WHAT IS BEING ASKED
Please filter the data down to the lines that include the word "mailto" and copy them.

DATASET EXCERPTS
******************************

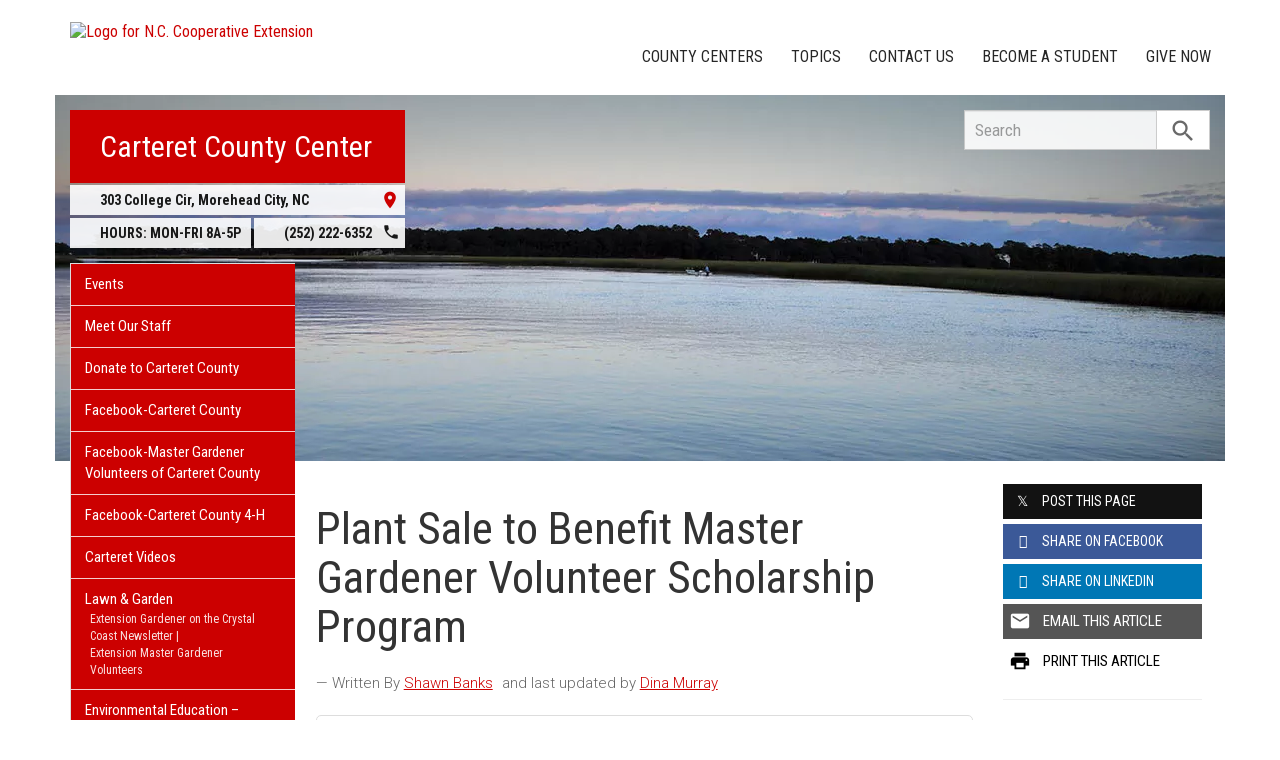

--- FILE ---
content_type: text/plain
request_url: https://www.google-analytics.com/j/collect?v=1&_v=j102&a=174220407&t=pageview&_s=1&dl=https%3A%2F%2Fcarteret.ces.ncsu.edu%2F2021%2F03%2Fplant-sale-to-benefit-master-gardener-scholarship-program%2F&ul=en-us%40posix&dt=Plant%20Sale%20to%20Benefit%20Master%20Gardener%20Volunteer%20Scholarship%20Program%20%7C%20N.C.%20Cooperative%20Extension&sr=1280x720&vp=1280x720&_u=IADAAEABAAAAACAAI~&jid=1515918425&gjid=1799442800&cid=908637887.1769600446&tid=UA-43908547-1&_gid=265849316.1769600446&_r=1&_slc=1&z=1460647386
body_size: -834
content:
2,cG-FFG049J6NV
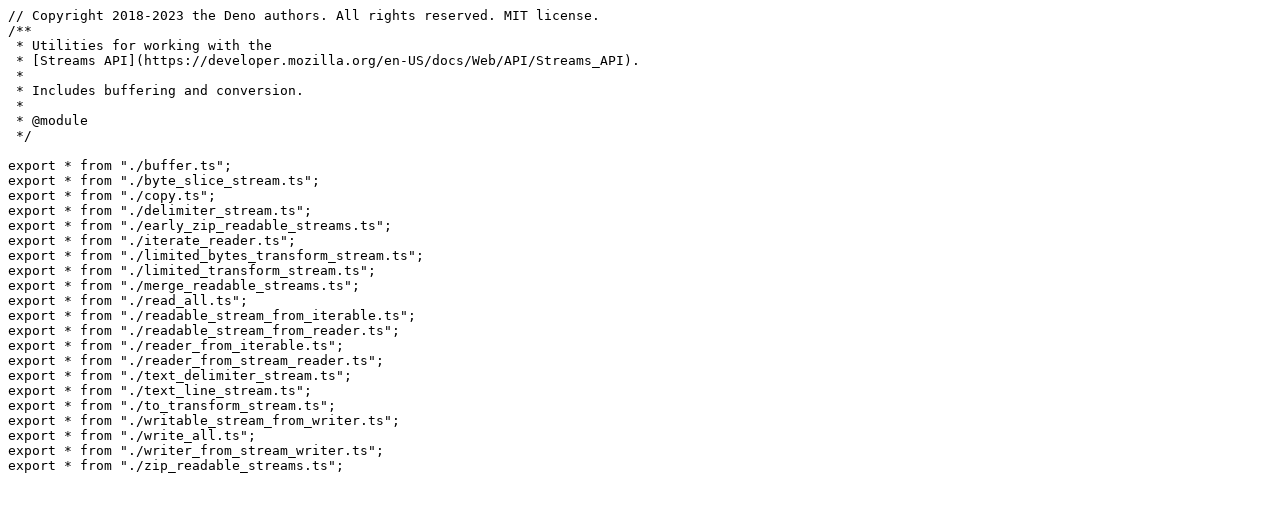

--- FILE ---
content_type: text/plain
request_url: https://deno.land/std@0.190.0/streams/mod.ts?s=DelimiterStreamOptions
body_size: 125
content:
// Copyright 2018-2023 the Deno authors. All rights reserved. MIT license.
/**
 * Utilities for working with the
 * [Streams API](https://developer.mozilla.org/en-US/docs/Web/API/Streams_API).
 *
 * Includes buffering and conversion.
 *
 * @module
 */

export * from "./buffer.ts";
export * from "./byte_slice_stream.ts";
export * from "./copy.ts";
export * from "./delimiter_stream.ts";
export * from "./early_zip_readable_streams.ts";
export * from "./iterate_reader.ts";
export * from "./limited_bytes_transform_stream.ts";
export * from "./limited_transform_stream.ts";
export * from "./merge_readable_streams.ts";
export * from "./read_all.ts";
export * from "./readable_stream_from_iterable.ts";
export * from "./readable_stream_from_reader.ts";
export * from "./reader_from_iterable.ts";
export * from "./reader_from_stream_reader.ts";
export * from "./text_delimiter_stream.ts";
export * from "./text_line_stream.ts";
export * from "./to_transform_stream.ts";
export * from "./writable_stream_from_writer.ts";
export * from "./write_all.ts";
export * from "./writer_from_stream_writer.ts";
export * from "./zip_readable_streams.ts";
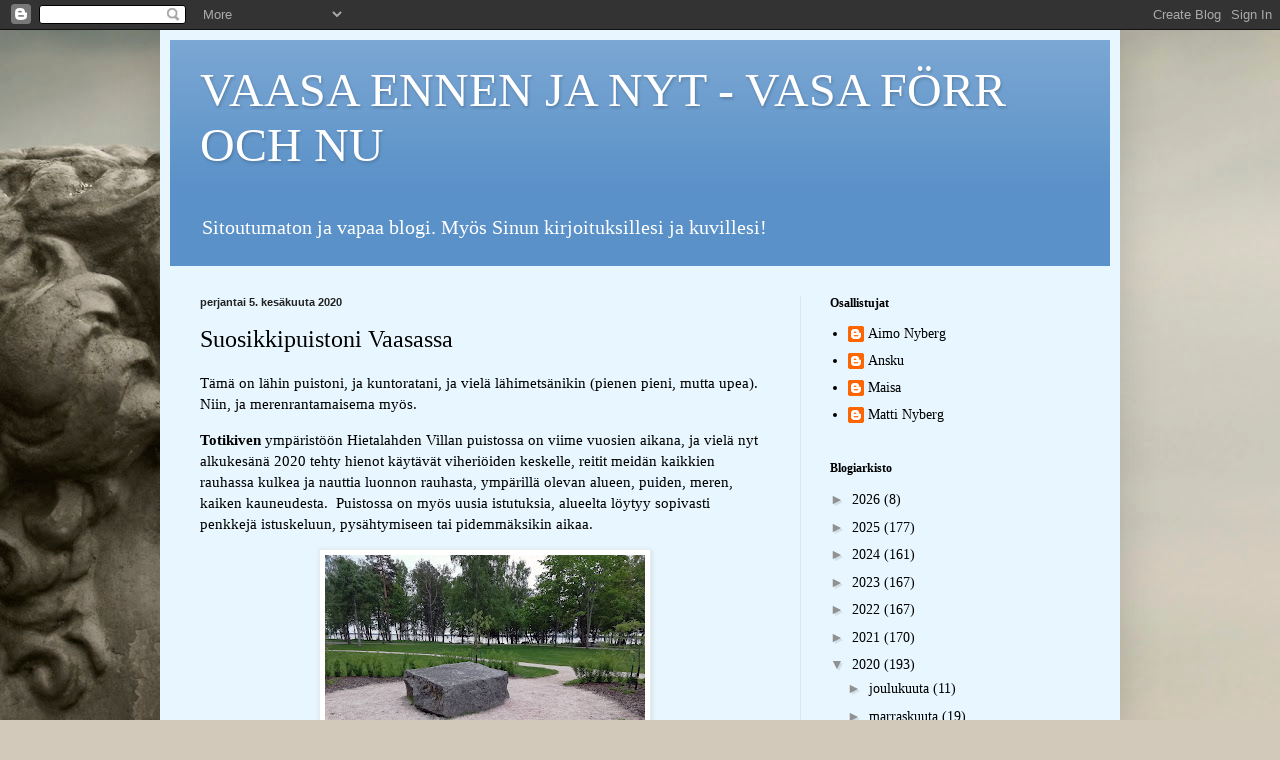

--- FILE ---
content_type: text/html; charset=UTF-8
request_url: https://vaasaennenjanyt.blogspot.com/b/stats?style=BLACK_TRANSPARENT&timeRange=ALL_TIME&token=APq4FmAIDmArjtcr1rOVfWcxPqNjw1FMLH7qhGRY-fqInPx4Vb-hLfu2r67LkEw9CRlg85L2ZVmFcS55LDIk6t1m2OdL4jtwZw
body_size: -36
content:
{"total":811398,"sparklineOptions":{"backgroundColor":{"fillOpacity":0.1,"fill":"#000000"},"series":[{"areaOpacity":0.3,"color":"#202020"}]},"sparklineData":[[0,3],[1,3],[2,3],[3,3],[4,4],[5,3],[6,3],[7,4],[8,3],[9,4],[10,3],[11,4],[12,4],[13,3],[14,2],[15,2],[16,4],[17,100],[18,47],[19,11],[20,4],[21,4],[22,5],[23,15],[24,6],[25,6],[26,3],[27,5],[28,3],[29,40]],"nextTickMs":300000}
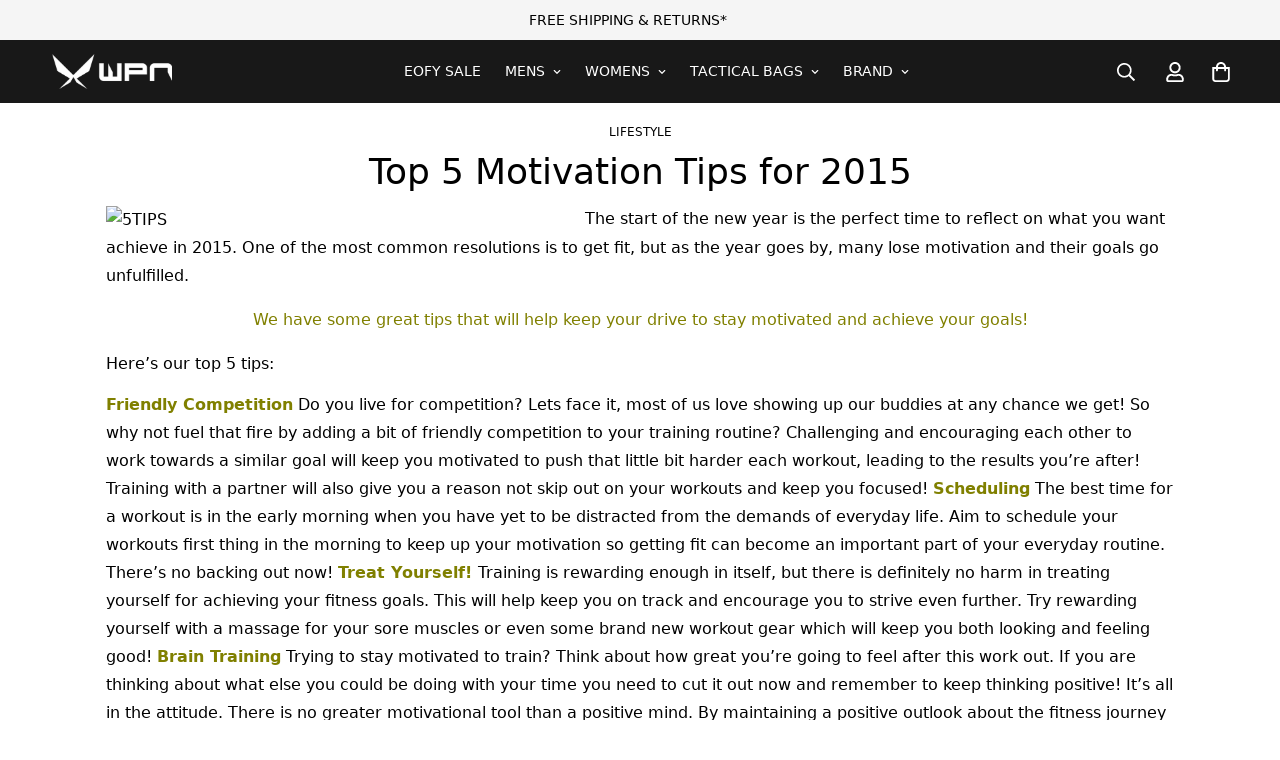

--- FILE ---
content_type: text/json
request_url: https://conf.config-security.com/model
body_size: 86
content:
{"title":"recommendation AI model (keras)","structure":"release_id=0x34:71:79:75:58:60:55:65:2d:45:77:36:4d:7e:49:68:6a:56:4b:65:5c:57:5b:42:25:7d:52:25:5a;keras;tdxpv9905vg8s47ba76kou2k8dqzvqhzz6h1fd9gukj0f94b1ig8wuycve4lksa8iitpr2l1","weights":"../weights/34717975.h5","biases":"../biases/34717975.h5"}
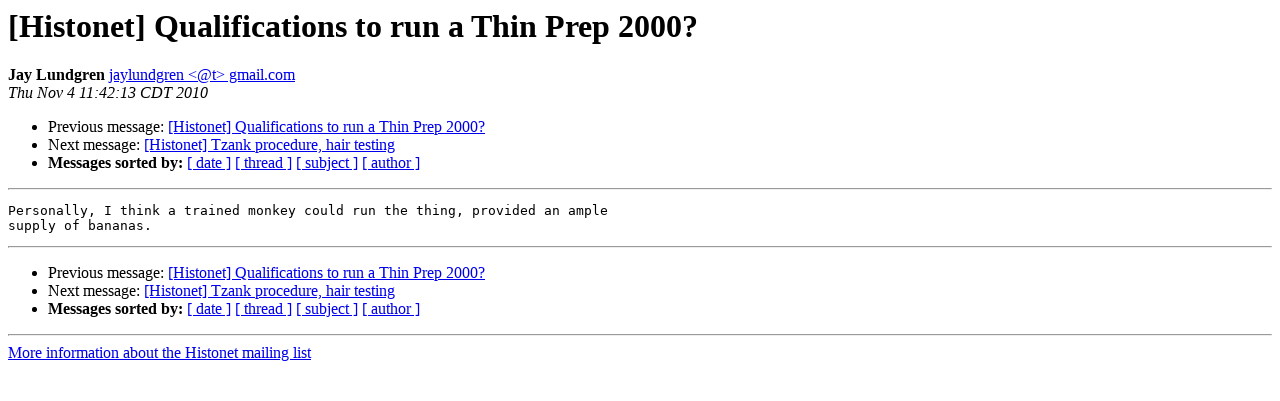

--- FILE ---
content_type: text/html; charset=UTF-8
request_url: http://lists.utsouthwestern.edu/pipermail/histonet/2010-November/053401.html
body_size: 2571
content:
<!DOCTYPE HTML PUBLIC "-//W3C//DTD HTML 3.2//EN">
<HTML>
 <HEAD>
   <TITLE> [Histonet] Qualifications to run a Thin Prep 2000?
   </TITLE>
   <LINK REL="Index" HREF="index.html" >
   <LINK REL="made" HREF="mailto:histonet%40lists.utsouthwestern.edu?Subject=%5BHistonet%5D%20Qualifications%20to%20run%20a%20Thin%20Prep%202000%3F&In-Reply-To=92AD9B20A6C38C4587A9FEBE3A30E1640449E2F65A%40CHEXCMS10.one.ads.che.org">
   <META NAME="robots" CONTENT="index,nofollow">
   <META http-equiv="Content-Type" content="text/html; charset=us-ascii">
   <LINK REL="Previous"  HREF="053399.html">
   <LINK REL="Next"  HREF="053402.html">
 </HEAD>
 <BODY BGCOLOR="#ffffff">
   <H1>[Histonet] Qualifications to run a Thin Prep 2000?</H1>
<!--htdig_noindex-->
    <B>Jay Lundgren</B> 
    <A HREF="mailto:histonet%40lists.utsouthwestern.edu?Subject=%5BHistonet%5D%20Qualifications%20to%20run%20a%20Thin%20Prep%202000%3F&In-Reply-To=92AD9B20A6C38C4587A9FEBE3A30E1640449E2F65A%40CHEXCMS10.one.ads.che.org"
       TITLE="[Histonet] Qualifications to run a Thin Prep 2000?">jaylundgren &lt;@t&gt; gmail.com
       </A><BR>
    <I>Thu Nov  4 11:42:13 CDT 2010</I>
    <P><UL>
        <LI>Previous message: <A HREF="053399.html">[Histonet] Qualifications to run a Thin Prep 2000?
</A></li>
        <LI>Next message: <A HREF="053402.html">[Histonet] Tzank procedure, hair testing
</A></li>
         <LI> <B>Messages sorted by:</B> 
              <a href="date.html#53401">[ date ]</a>
              <a href="thread.html#53401">[ thread ]</a>
              <a href="subject.html#53401">[ subject ]</a>
              <a href="author.html#53401">[ author ]</a>
         </LI>
       </UL>
    <HR>  
<!--/htdig_noindex-->
<!--beginarticle-->
<PRE>Personally, I think a trained monkey could run the thing, provided an ample
supply of bananas.
</PRE>






<!--endarticle-->
<!--htdig_noindex-->
    <HR>
    <P><UL>
        <!--threads-->
	<LI>Previous message: <A HREF="053399.html">[Histonet] Qualifications to run a Thin Prep 2000?
</A></li>
	<LI>Next message: <A HREF="053402.html">[Histonet] Tzank procedure, hair testing
</A></li>
         <LI> <B>Messages sorted by:</B> 
              <a href="date.html#53401">[ date ]</a>
              <a href="thread.html#53401">[ thread ]</a>
              <a href="subject.html#53401">[ subject ]</a>
              <a href="author.html#53401">[ author ]</a>
         </LI>
       </UL>

<hr>
<a href="http://lists.utsouthwestern.edu/mailman/listinfo/histonet">More information about the Histonet
mailing list</a><br>
<!--/htdig_noindex-->
</body></html>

******************************

SOLUTION
   <LINK REL="made" HREF="mailto:histonet%40lists.utsouthwestern.edu?Subject=%5BHistonet%5D%20Qualifications%20to%20run%20a%20Thin%20Prep%202000%3F&In-Reply-To=92AD9B20A6C38C4587A9FEBE3A30E1640449E2F65A%40CHEXCMS10.one.ads.che.org">
    <A HREF="mailto:histonet%40lists.utsouthwestern.edu?Subject=%5BHistonet%5D%20Qualifications%20to%20run%20a%20Thin%20Prep%202000%3F&In-Reply-To=92AD9B20A6C38C4587A9FEBE3A30E1640449E2F65A%40CHEXCMS10.one.ads.che.org"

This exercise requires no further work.